Plantean el problema de la subida de pasajes como si fuera un problema del Estado, pero corresponde a empresas privadas que, a través de los bancos, usurpan el patrimonio económico del país. Quieren ganar, cobran el pasaje y también se aseguran de que el Estado les cubra sus pérdidas. Es negocio redondo.
Otra vez, se lanzan a tratar de fiscalizar, ahora no sólo a las personas, sino también a los choferes. Si alguien no paga la micro, no es por “choreza”; la mayor parte de esas personas que esperan a que se abra la puerta de atrás para entrar o que salta el torniquete de la micro, no tienen dinero o tratan de ahorrarse la plata para comer.
El gobierno si está tan urgido, como dice, por conseguir más recursos para “políticas sociales”, debería dejar de pagar altos sueldos a sus amigos, expropiar los bienes de los que le roban al Estado, ya sea políticos, jueces, militares, carabineros, alcaldes, y familiares. Además, podría dejar de comprar armas y vehículos para la represión, dejar de subvencionar a los camioneros, a los empresarios. Así, quizás, se conseguiría el dinero que le falta.
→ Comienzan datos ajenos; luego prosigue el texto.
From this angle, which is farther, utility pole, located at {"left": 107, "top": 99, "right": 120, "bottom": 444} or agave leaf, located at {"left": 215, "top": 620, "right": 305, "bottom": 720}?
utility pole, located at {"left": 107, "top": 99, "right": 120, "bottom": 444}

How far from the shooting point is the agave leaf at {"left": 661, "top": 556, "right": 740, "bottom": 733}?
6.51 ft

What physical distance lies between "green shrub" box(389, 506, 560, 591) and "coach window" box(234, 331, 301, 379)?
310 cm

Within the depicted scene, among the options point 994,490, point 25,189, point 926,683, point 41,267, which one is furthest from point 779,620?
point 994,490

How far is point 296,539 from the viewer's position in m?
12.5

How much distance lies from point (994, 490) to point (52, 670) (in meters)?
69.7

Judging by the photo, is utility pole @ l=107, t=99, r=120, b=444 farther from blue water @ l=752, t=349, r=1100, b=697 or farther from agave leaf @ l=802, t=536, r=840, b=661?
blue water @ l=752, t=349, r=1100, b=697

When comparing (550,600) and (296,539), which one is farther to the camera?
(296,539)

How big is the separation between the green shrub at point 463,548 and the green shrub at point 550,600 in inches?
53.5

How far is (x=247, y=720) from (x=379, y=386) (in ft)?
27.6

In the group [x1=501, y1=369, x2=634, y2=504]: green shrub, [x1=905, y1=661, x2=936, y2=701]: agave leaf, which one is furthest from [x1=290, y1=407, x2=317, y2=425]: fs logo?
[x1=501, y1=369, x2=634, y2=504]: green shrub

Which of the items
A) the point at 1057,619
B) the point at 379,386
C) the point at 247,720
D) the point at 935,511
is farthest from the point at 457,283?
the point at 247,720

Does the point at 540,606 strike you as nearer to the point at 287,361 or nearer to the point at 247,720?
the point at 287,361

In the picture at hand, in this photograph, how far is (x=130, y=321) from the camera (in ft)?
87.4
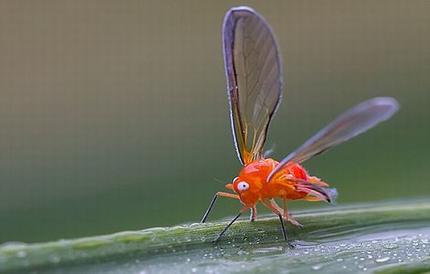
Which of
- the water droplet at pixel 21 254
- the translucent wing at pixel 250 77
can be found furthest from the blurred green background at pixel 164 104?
the water droplet at pixel 21 254

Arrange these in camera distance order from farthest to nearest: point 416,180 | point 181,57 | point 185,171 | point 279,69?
point 181,57
point 185,171
point 416,180
point 279,69

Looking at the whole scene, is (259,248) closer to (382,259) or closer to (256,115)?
(382,259)

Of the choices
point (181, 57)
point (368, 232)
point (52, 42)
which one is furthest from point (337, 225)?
point (52, 42)

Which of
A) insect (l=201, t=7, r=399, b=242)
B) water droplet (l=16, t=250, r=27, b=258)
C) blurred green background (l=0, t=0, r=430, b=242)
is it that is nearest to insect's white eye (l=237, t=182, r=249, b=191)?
insect (l=201, t=7, r=399, b=242)

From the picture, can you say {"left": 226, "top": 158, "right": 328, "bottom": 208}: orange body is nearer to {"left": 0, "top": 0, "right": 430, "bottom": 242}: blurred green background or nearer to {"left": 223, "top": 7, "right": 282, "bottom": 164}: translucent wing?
{"left": 223, "top": 7, "right": 282, "bottom": 164}: translucent wing

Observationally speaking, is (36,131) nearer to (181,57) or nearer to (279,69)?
(181,57)

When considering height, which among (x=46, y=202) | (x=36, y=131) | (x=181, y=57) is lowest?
(x=46, y=202)

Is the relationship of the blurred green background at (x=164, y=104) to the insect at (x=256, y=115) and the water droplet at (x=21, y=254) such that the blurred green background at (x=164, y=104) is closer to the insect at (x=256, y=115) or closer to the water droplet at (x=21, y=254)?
the insect at (x=256, y=115)
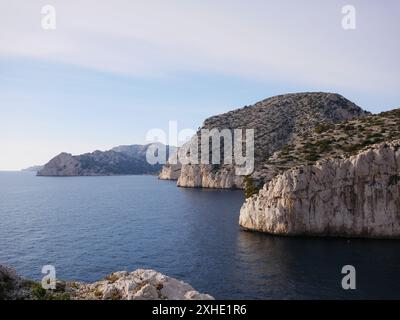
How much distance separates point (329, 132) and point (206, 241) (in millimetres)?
44612

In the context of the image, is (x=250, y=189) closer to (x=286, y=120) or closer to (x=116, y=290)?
(x=116, y=290)

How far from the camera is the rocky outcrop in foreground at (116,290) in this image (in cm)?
2550

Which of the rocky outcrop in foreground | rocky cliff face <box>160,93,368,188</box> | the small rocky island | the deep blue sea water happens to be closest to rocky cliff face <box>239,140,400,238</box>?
the small rocky island

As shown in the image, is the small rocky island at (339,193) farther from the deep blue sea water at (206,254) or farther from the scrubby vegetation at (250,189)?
the deep blue sea water at (206,254)

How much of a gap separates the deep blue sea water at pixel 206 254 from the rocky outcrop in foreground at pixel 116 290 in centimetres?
2118

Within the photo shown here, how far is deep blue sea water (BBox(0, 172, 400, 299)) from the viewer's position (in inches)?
1951

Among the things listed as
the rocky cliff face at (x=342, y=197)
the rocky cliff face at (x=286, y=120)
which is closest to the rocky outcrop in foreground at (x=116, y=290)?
the rocky cliff face at (x=342, y=197)

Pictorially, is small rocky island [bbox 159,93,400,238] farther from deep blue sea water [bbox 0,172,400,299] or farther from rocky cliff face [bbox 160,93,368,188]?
rocky cliff face [bbox 160,93,368,188]

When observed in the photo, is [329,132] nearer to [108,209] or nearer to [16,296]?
[108,209]

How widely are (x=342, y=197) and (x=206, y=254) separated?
2892cm

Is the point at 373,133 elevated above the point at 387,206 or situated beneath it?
elevated above

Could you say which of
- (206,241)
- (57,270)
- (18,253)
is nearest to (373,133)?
(206,241)

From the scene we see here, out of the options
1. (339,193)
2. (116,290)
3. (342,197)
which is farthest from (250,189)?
(116,290)
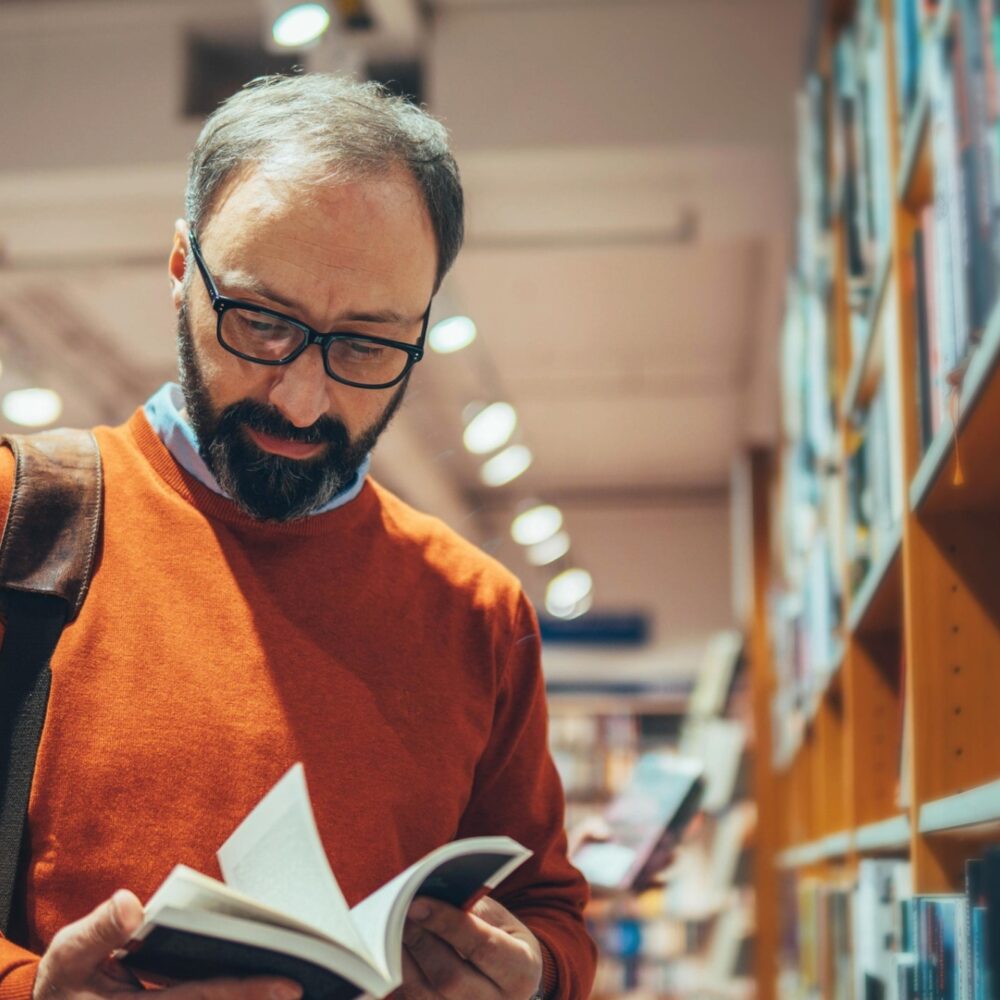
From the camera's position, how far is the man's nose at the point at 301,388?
128 centimetres

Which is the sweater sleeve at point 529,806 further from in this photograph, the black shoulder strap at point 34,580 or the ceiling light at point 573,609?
the ceiling light at point 573,609

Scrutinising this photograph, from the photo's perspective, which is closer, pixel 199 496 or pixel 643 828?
pixel 199 496

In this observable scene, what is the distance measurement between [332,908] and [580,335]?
19.8 ft

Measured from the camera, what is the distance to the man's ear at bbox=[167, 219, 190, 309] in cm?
134

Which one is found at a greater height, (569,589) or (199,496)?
(569,589)

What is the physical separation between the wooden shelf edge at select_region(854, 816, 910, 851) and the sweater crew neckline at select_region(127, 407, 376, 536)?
77 cm

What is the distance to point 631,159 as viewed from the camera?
388cm

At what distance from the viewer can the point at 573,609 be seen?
32.7 ft

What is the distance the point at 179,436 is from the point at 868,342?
3.69 feet

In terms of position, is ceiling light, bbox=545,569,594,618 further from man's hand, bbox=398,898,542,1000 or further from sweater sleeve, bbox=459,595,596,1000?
man's hand, bbox=398,898,542,1000

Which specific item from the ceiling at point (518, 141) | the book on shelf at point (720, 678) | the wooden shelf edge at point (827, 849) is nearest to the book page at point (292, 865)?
the wooden shelf edge at point (827, 849)

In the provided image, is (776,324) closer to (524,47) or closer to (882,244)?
(524,47)

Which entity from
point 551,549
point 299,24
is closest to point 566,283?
point 299,24

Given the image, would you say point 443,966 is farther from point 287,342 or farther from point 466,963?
point 287,342
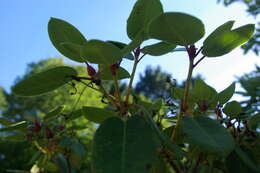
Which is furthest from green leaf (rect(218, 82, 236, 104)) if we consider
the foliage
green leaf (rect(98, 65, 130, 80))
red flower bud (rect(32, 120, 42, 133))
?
red flower bud (rect(32, 120, 42, 133))

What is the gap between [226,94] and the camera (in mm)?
792

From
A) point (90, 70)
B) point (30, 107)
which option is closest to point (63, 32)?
point (90, 70)

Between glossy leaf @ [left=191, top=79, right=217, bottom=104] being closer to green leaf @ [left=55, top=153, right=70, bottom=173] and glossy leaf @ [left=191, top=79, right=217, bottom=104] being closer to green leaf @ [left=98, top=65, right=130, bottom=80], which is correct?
green leaf @ [left=98, top=65, right=130, bottom=80]

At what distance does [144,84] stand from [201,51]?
30444 mm

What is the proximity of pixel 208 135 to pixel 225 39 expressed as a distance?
0.70 feet

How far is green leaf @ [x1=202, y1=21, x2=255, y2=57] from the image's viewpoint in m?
0.62

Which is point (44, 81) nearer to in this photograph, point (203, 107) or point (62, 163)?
point (203, 107)

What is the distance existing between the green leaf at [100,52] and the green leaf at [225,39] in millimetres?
198

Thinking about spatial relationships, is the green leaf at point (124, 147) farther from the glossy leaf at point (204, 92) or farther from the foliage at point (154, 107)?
the glossy leaf at point (204, 92)

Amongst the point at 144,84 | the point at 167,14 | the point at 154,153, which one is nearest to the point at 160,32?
the point at 167,14

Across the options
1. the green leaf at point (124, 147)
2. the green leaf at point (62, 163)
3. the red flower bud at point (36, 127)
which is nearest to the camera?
the green leaf at point (124, 147)

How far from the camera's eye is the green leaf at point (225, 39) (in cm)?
62

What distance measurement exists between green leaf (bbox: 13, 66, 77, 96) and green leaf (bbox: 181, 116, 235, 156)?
11.4 inches

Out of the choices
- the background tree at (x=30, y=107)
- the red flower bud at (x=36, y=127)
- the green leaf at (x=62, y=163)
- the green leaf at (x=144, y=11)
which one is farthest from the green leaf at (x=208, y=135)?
the background tree at (x=30, y=107)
Cuando alguien no ha trabajado en su vida o se propuso como meta no hacerlo y vivir a expensas del Estado, lo cotidiano es anecdótico. Trabajar sólo para comer, vestirse, pagar la micro y tratar de vivir una vida decente, es parte de los otros; lo que ellos, justamente, no quieren ser: aquellos detestables que no tienen espíritu de superación, que no quieren ganar dinero, sino sólo criar hijos.
Todos los días, si se subieran a una micro verían las preocupaciones de quién va al trabajo y llama a su hijo que quedó sólo en la casa enfermo, de quién está abrumado por las deudas, de aquellos que van con la esperanza de conseguir un trabajo, de aquel que no tiene un peso para comer, y de los muchos que tratan de evadir miradas, que sólo piensan en llegar al trabajo y volver con la familia en la tarde.
Mientras unos piensan en subir el pasaje de la locomoción, el pueblo piensa cómo lo va a hacer para subsistir hasta fin de mes.